Technology has certainly changed the landscape of our culture. From creative outlets and communication to social structures and mobile work/live spaces, our lives are changing radically and quickly. Some worry that technology is undermining our connections to ourselves and to our communities. Others seek ways to use technology to build networks and relationships. And still others stumble into the potential of an inverse relationship between experience and technology: for some, technology is opening windows to re-engage with their inner-selves and with the world.
Ran Zilca, a former IBM Research engineer, is a member of the last category - a tech guy who's inner and outer life has shifted dramatically in the last few years. Zilca's is a journey inspired by his work in algorithm development, software and hardware design and development, and system level integration. From an interview in Insights Magazine, Zilca shares,
"When I was at IBM Research, I did a lot of work on biometrics, on identifying people from things like fingerprints and voiceprints and I was toying with the idea that they have unique psychological properties. The idea back then was to use those attributes for security purposes. Over time, I realized this is kind of interesting... the marriage between psychology and technology [was] basically uncharted territory [in 2005]. The more I read, the more I realized that there was basically nothing that took quantitative techniques that are available in psychology and deployed them [to the general public]."
Fast forward: Zilca left IBM to start Signal Patterns and expand his ideas. Today his company is leading the way in integrative psychology-based mobile applications. It was in testing one of these apps that Zilca found a latent passion that is changing his life.
"I was testing out a new application called Live Happy", Zilca said in a recent phone interview. "It is based on the work of University of California, Riverside, Psychologist, Dr. Sonja Lyubomirsky. The program leads you through a series of steps to accomplish a goal - a goal chosen by you, but based on how likely it is that you will attain this goal. You work with the app to determine which of your goals you will most likely accomplish. So one goal kept surfacing for me; it was driving a motorcycle across the country. I hadn't even ridden a motorcycle before. But I stayed with the program and took the baby-steps it suggested to accomplish my goal."
A year ago Zilca started riding a motorcycle and was almost immediately hooked. The father of 3 young children, he states that his wife was concerned. Motorcycles can be dangerous.
"It is natural to want to keep your spouse safe and to question what is going on when big shifts occur," says Zilca. "But every time I came home from an hour on my bike, my wife noticed a huge change - I was calmer and happier than before I left."
He eventually joined a motorcycle club and his wife even rides with him sometimes.
"Being on the road, on a motorcycle, is a meditative practice for me. And it is a way to have deeper conversations and relationships. Guys don't sit down, watch football, and talk about what's missing in their lives. But they do talk about such things when they are out on the road."

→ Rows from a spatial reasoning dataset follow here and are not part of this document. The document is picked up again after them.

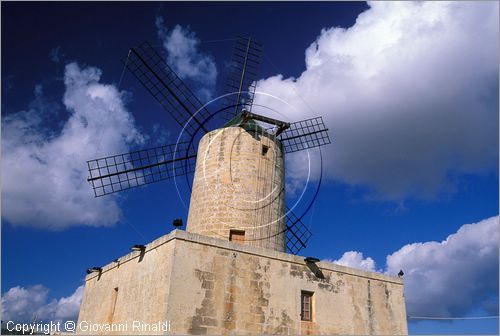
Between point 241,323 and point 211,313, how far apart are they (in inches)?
34.7

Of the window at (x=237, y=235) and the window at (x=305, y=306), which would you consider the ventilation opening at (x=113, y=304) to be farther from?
the window at (x=305, y=306)

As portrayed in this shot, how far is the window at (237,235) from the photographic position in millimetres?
13078

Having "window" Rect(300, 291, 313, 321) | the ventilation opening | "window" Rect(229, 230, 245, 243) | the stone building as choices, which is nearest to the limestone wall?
the stone building

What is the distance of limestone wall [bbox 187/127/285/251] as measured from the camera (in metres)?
13.3

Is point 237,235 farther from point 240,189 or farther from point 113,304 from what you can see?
point 113,304

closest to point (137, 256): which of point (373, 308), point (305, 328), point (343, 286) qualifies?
point (305, 328)

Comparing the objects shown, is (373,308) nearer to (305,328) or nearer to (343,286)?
(343,286)

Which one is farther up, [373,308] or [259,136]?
[259,136]

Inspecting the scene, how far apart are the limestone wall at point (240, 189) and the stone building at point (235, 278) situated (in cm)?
3

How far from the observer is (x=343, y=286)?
12.7 meters

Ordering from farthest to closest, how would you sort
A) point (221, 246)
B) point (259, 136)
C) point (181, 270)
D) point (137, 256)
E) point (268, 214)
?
point (259, 136), point (268, 214), point (137, 256), point (221, 246), point (181, 270)

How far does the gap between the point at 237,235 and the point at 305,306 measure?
297 centimetres

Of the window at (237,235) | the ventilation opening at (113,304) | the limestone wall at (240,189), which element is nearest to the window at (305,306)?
the limestone wall at (240,189)

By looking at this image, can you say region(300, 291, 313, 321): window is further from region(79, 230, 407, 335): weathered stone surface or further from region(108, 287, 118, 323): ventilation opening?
region(108, 287, 118, 323): ventilation opening
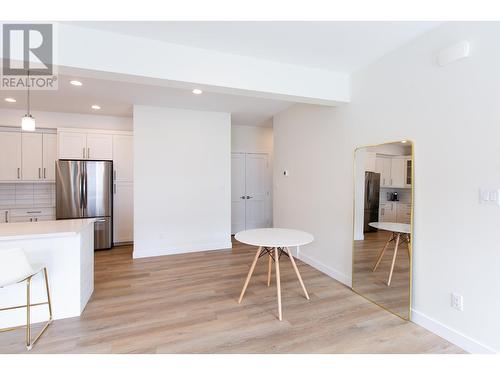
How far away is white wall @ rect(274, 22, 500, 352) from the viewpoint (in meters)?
1.76

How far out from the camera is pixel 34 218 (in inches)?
179

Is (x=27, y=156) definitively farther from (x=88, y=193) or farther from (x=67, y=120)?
(x=88, y=193)

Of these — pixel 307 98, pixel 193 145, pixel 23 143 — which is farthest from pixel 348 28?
pixel 23 143

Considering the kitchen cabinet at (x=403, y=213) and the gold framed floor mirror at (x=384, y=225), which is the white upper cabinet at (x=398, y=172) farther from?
the kitchen cabinet at (x=403, y=213)

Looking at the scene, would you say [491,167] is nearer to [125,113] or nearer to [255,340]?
[255,340]

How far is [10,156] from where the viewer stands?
14.4ft

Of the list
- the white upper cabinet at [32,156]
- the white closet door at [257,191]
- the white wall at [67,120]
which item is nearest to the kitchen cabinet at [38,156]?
the white upper cabinet at [32,156]

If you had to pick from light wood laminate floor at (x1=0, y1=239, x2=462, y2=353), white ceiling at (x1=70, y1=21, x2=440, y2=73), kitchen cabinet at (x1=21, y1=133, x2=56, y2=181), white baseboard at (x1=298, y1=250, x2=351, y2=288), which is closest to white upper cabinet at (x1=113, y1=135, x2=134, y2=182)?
kitchen cabinet at (x1=21, y1=133, x2=56, y2=181)

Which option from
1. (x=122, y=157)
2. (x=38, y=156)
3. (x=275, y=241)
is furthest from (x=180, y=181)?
(x=38, y=156)

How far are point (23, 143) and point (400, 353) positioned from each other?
20.1 ft

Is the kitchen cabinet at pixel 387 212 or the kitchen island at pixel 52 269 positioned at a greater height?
the kitchen cabinet at pixel 387 212

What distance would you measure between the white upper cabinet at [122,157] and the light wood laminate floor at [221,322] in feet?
6.93

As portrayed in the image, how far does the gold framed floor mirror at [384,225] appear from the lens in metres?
2.36

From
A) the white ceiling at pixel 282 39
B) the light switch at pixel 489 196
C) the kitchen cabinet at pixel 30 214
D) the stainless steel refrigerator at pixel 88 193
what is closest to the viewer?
the light switch at pixel 489 196
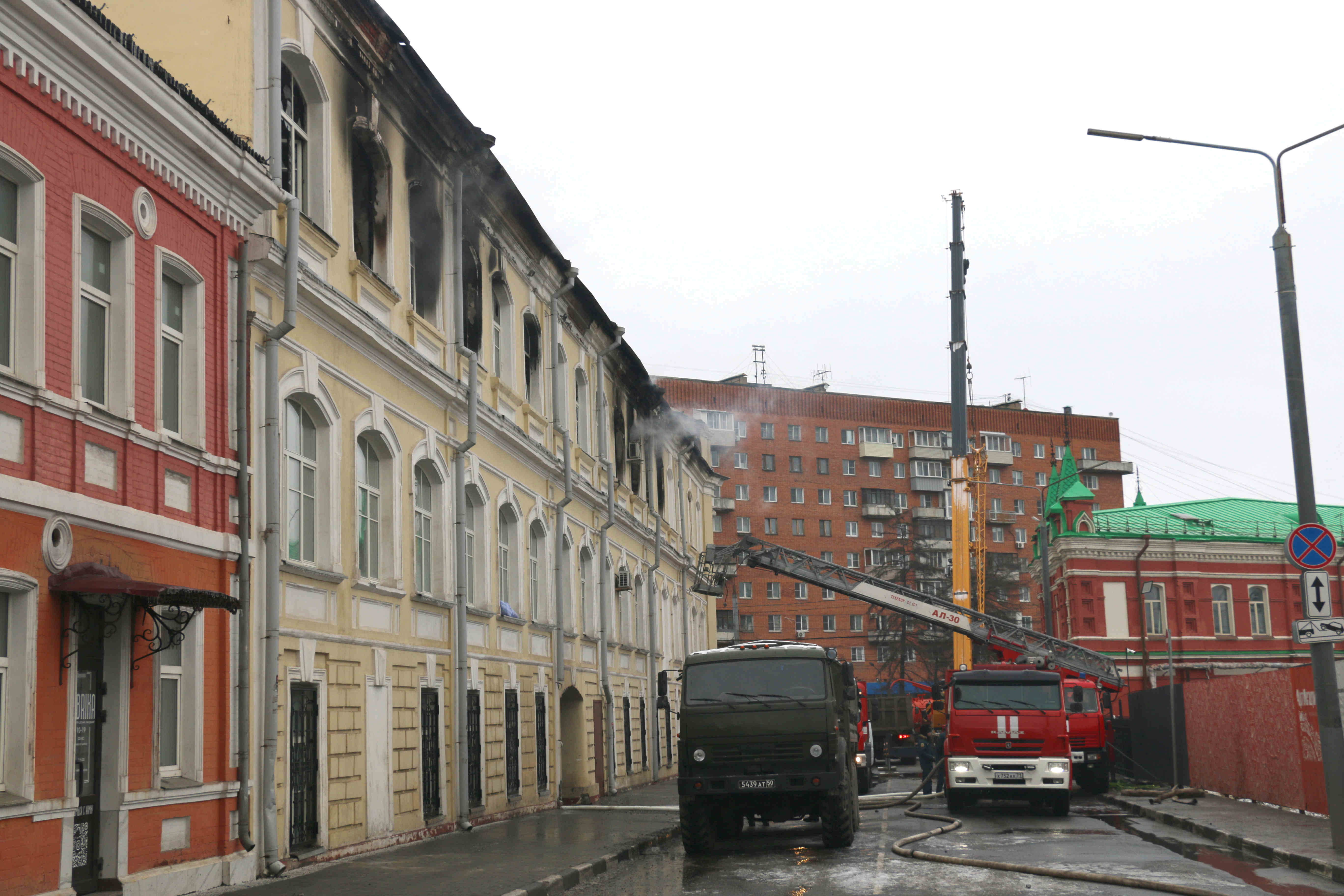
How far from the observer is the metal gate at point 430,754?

So with all of the baby-step behind him, Ran Zilca is days away from the final step in his goal. On September 19th he will leave for a trip across the US with just his (second) motorcycle, a laptop, iphone and the bare necessities. Through technology, he has found what is moving him past his fortieth 'life-crisis' birthday and toward a new chapter in his work and life. On his ride, he will meet with many of the psychologists, doctors, and coaches that his company works with - Deepak Chopra, Caroline Miller, Daniel Levitin, Dave Stewart and, of course, Sonia Lyubomirsky. And he is blogging and vlogging about it as he goes. He is calling this project the Ride of Your Life.
At the conclusion of our conversation, Zilca and I talked about making life-changes. I asked if he felt that one needed to leave family and friends, travel, and step out-side of his / her comfort zone in order to attain a level of self-awareness.
"When I was at IBM, we called it 'changing the wallpaper'," said Zilca. "You would see people working outside, in the lounge, really all over the place. There was an understanding that in order to be creative, you need a change of scenery."
Perhaps that is the take-away: we can see our computers and your mobile devises as constant static fixtures or we can see them as flexible tools and portable places, and technology as a conduit for creative personal and inter-personal relationships.
This article is the continuation of an on-going exploration of choices and opportunities we have to better understand and participate in: health, art, education, and our communities. I look forward to continuing the conversation.